● DESCRIPTION OF THE TASK: Go through the data below and copy it exactly, skipping every picture.

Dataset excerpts
========================
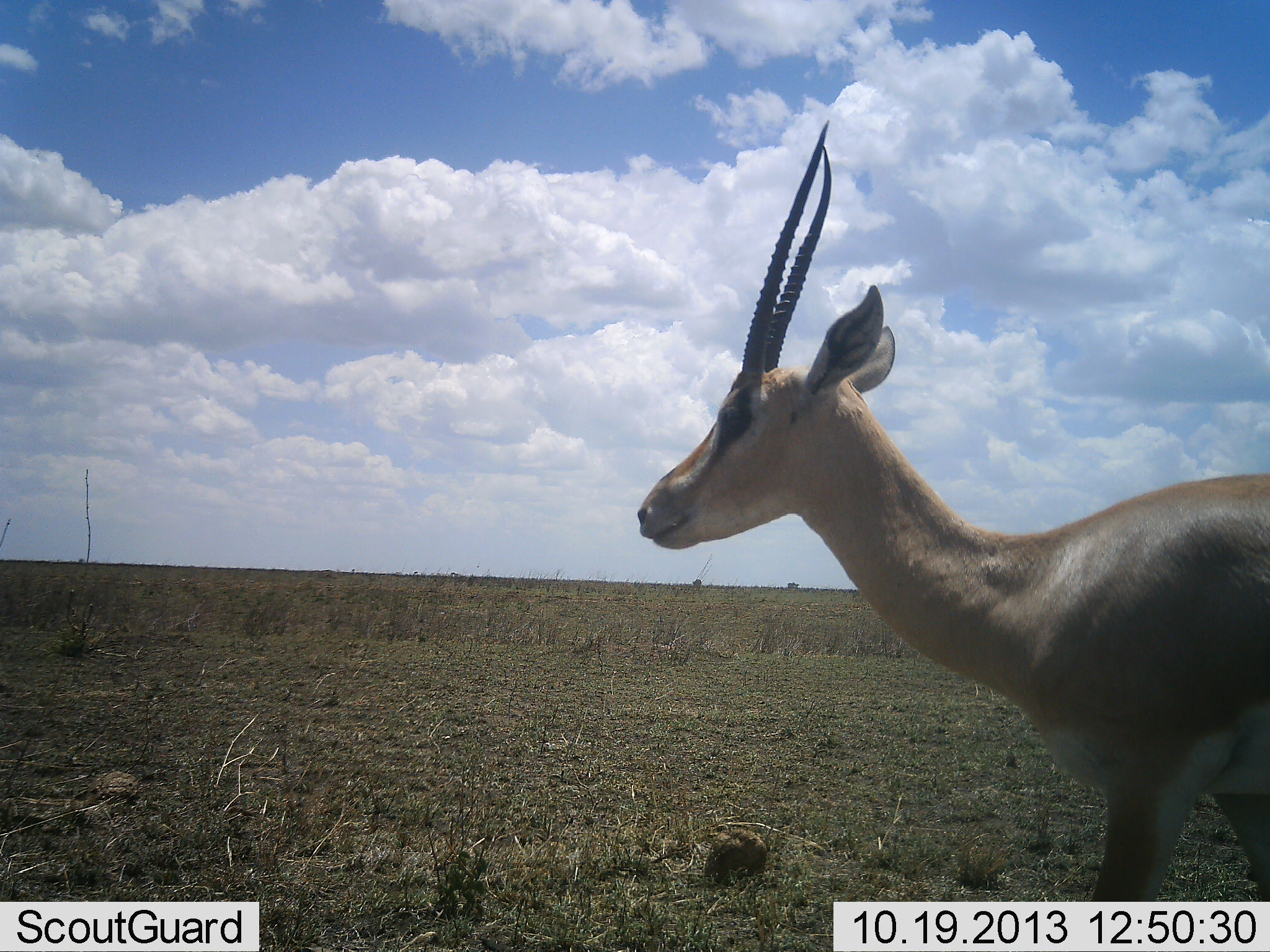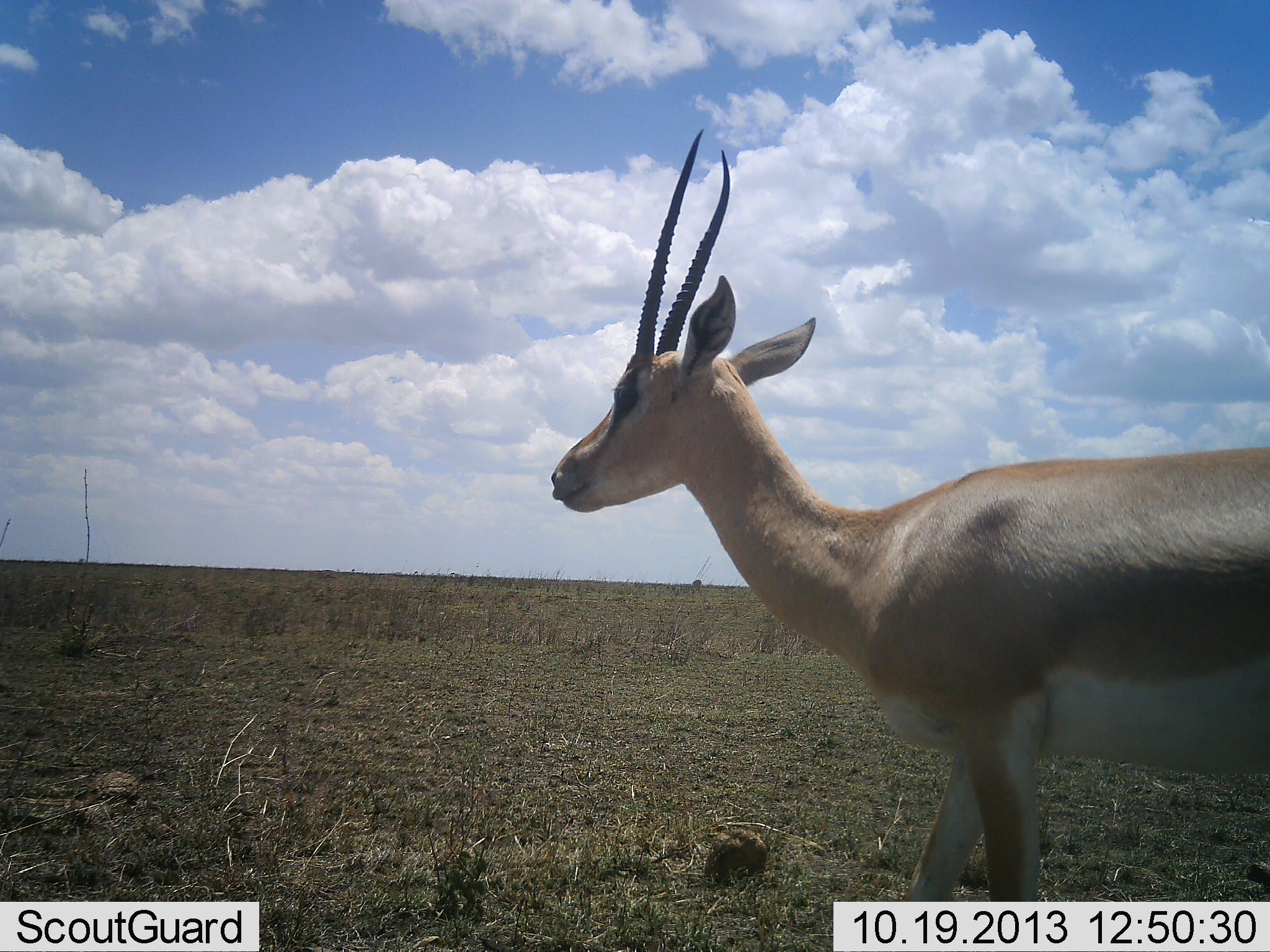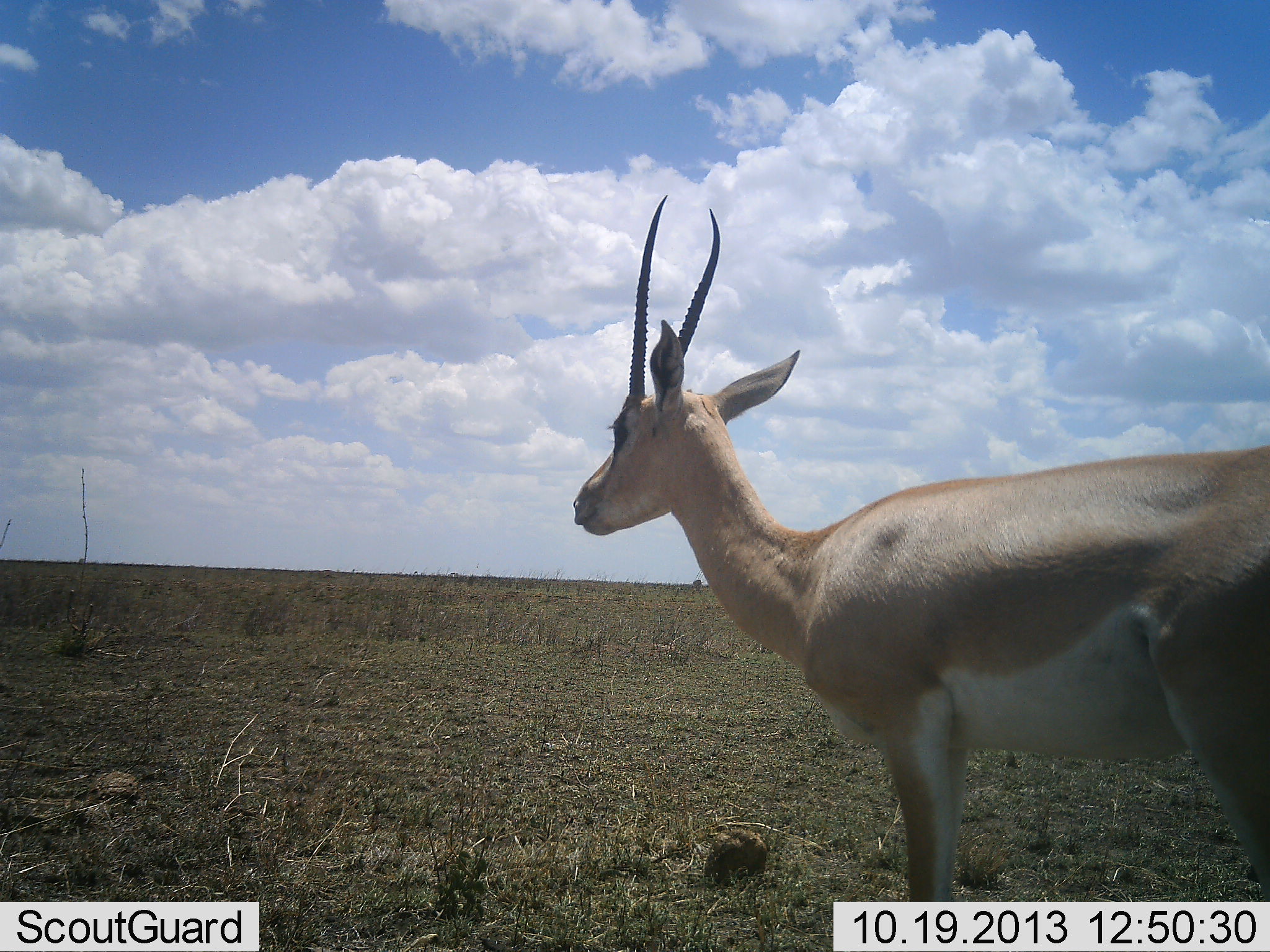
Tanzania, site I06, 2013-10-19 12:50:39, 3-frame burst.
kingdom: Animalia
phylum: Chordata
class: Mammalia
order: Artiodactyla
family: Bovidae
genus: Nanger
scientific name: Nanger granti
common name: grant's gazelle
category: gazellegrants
========================
● EXERCISE RESPONSE:
Tanzania, site I06, 2013-10-19 12:50:39, 3-frame burst.
kingdom: Animalia
phylum: Chordata
class: Mammalia
order: Artiodactyla
family: Bovidae
genus: Nanger
scientific name: Nanger granti
common name: grant's gazelle
category: gazellegrants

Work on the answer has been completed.